Two ClickHouse aggregates per column give you the dominant value and the distinct count for free. topK(1)(qtype)[1] returns the most-frequent qtype (the [1] indexes the 1-element Array topK returns). uniqExact(qtype) counts distinct values. Render as "A (+2)" to mean "A is most common, two other qtypes also seen." Cost: one extra aggregate per column. Benefit: bounds the row width on high-cardinality fields like reply_ip while preserving the "is there variation here" signal.

The sparkline is a separate query joined client-side on (etld1, client_mac). I considered folding it into the aggregate with groupArray((bucket, hits)) and rejected it: the payload growth would be unbounded on a wide window, and a second indexed scan against the same predicate is fast in ClickHouse anyway.

sql

SELECT
    etld1,
    client_mac,
    toUnixTimestamp(toStartOfInterval(ts, INTERVAL {bucket_seconds:UInt32} SECOND)) AS t,
    count() AS n
FROM client_dns_query
WHERE ts >= now() - INTERVAL {window_hours:UInt32} HOUR
  AND {predicate}
  AND (etld1, client_mac) IN {pairs:Array(Tuple(String, String))}
GROUP BY etld1, client_mac, t
ORDER BY etld1, client_mac, t

The (etld1, client_mac) IN {pairs} clause restricts the second scan to only the rows whose pair appeared in the first query's output. Same predicate, same window, scoped to ~200 pairs. The invariant I tested for is the one a SIEM operator should never have to second-guess: the sparkline buckets for a row sum to exactly the row's total. If they didn't, a row's "455 queries" claim and its sparkline would tell different stories. The integration test pins the invariant by inserting a fixed fixture, computing both, and asserting equality on every row.
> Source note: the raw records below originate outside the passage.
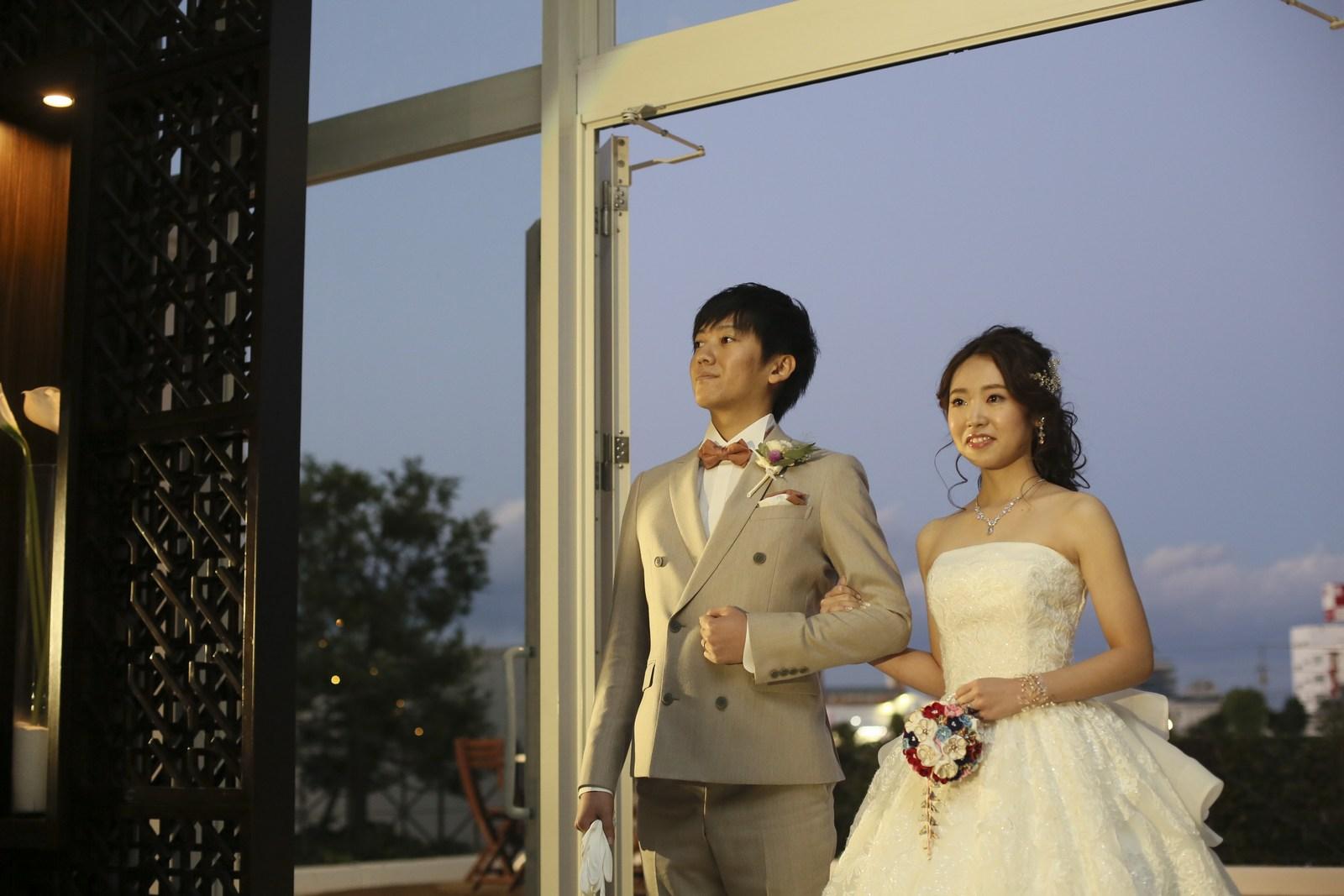 徳島県の結婚式場ブランアンジュで披露宴会場のガーデンから入場してきた新郎新婦
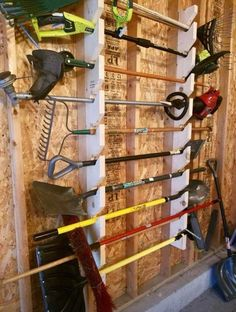 Tired of messy yard tools to take up space in your garage? The tool rack space has already helped many people create not only more space in your garage, but also easier access to your yard tools when needed! This is a design wall Diy Garage Storage, Garden Tool Storage, Storage Hacks, Shed Storage, Lumber Storage, Yard Tool Storage Ideas, Wall Storage, Power Tool Storage, Backyard Storage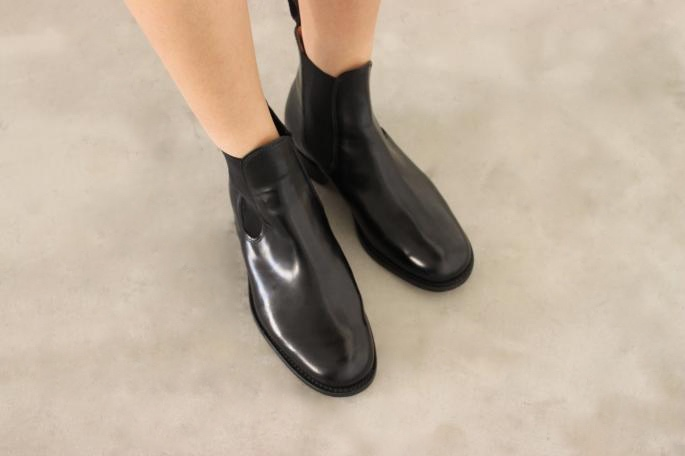 SANDERS<br /> Chelsea Boots<br /> COLOR/Black<br /> SIZE/4,4.5,5,5.5<br /> Made In England<br /> PRICE/55,000+tax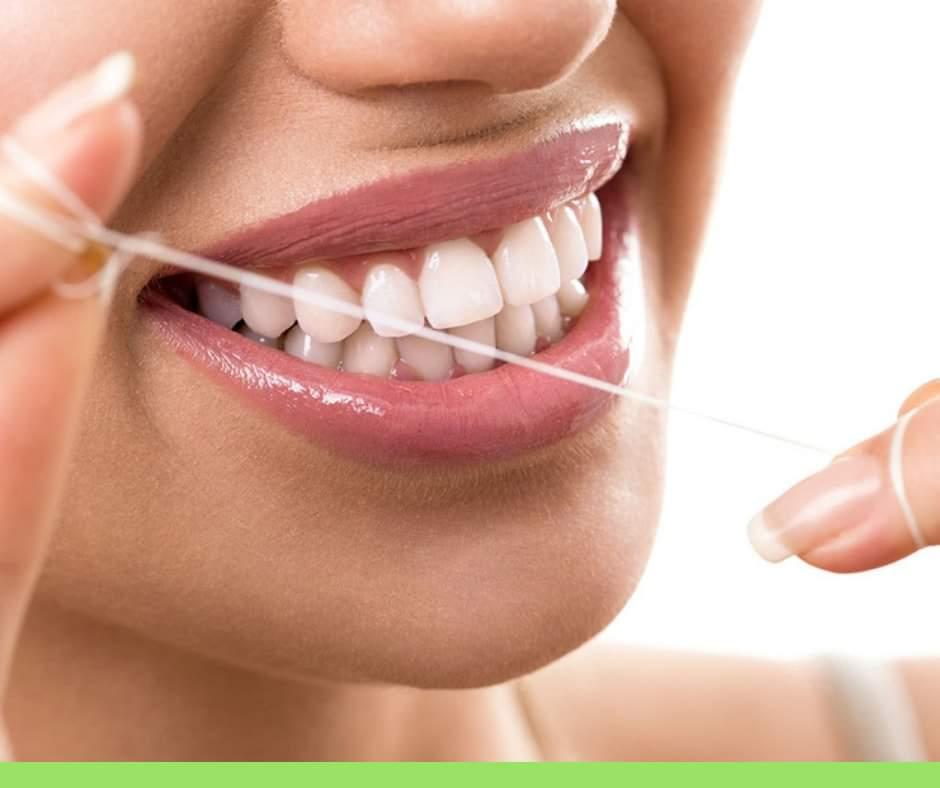 Igiene orale, gli strumenti per una pulizia efficace. Filo interdentale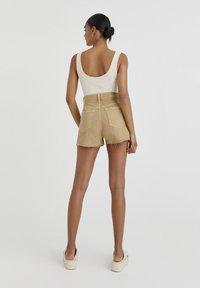 PULL&BEAR - Denim shorts - mottled beige - 2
Five Waves, Two of Them in Parallel#

The implementation followed the project's persona-team pattern, scaled down for a single endpoint plus one frontend panel. Five waves, two parallel pairs:

text

Wave 1: backend foundation
  - Pydantic schemas (DnsSearchRow, DnsSearchSparklineBucket, DnsSearchResponse)
  - Three CH query helpers (aggregate, total_matched, sparkline)
  - 11 CH integration tests pinning the sparkline-sum invariant
  
Wave 2: backend integration
  - GET /api/dns/search router
  - Input validation, PII gate, bucket-size table
  - 13 router tests (validation, PII branches, bucket-size mapping)
  
Wave 3: frontend (parallel with Wave 2)
  - Types + query-key namespace + useDnsSearch hook
  - DnsSearchPanel component with inline-SVG sparkline
  - DomainDetailDrawer click-through wiring
  
Wave 4: parallel persona reviews
  - siem-database subagent
  - siem-security subagent
  
Wave 5: build + restart + live smoke

Wave 4 is the load-bearing one for this post. The dashboard repo carries dedicated persona agents under ~/.claude/agents/siem-database.md and ~/.claude/agents/siem-security.md, each with a sharply-bounded job description. The database persona's job: find the queries that are about to hurt. The security persona's job: find the leaks, the divergences, and the validation gaps. Both ran in parallel against the unmerged diff before any of it left my machine.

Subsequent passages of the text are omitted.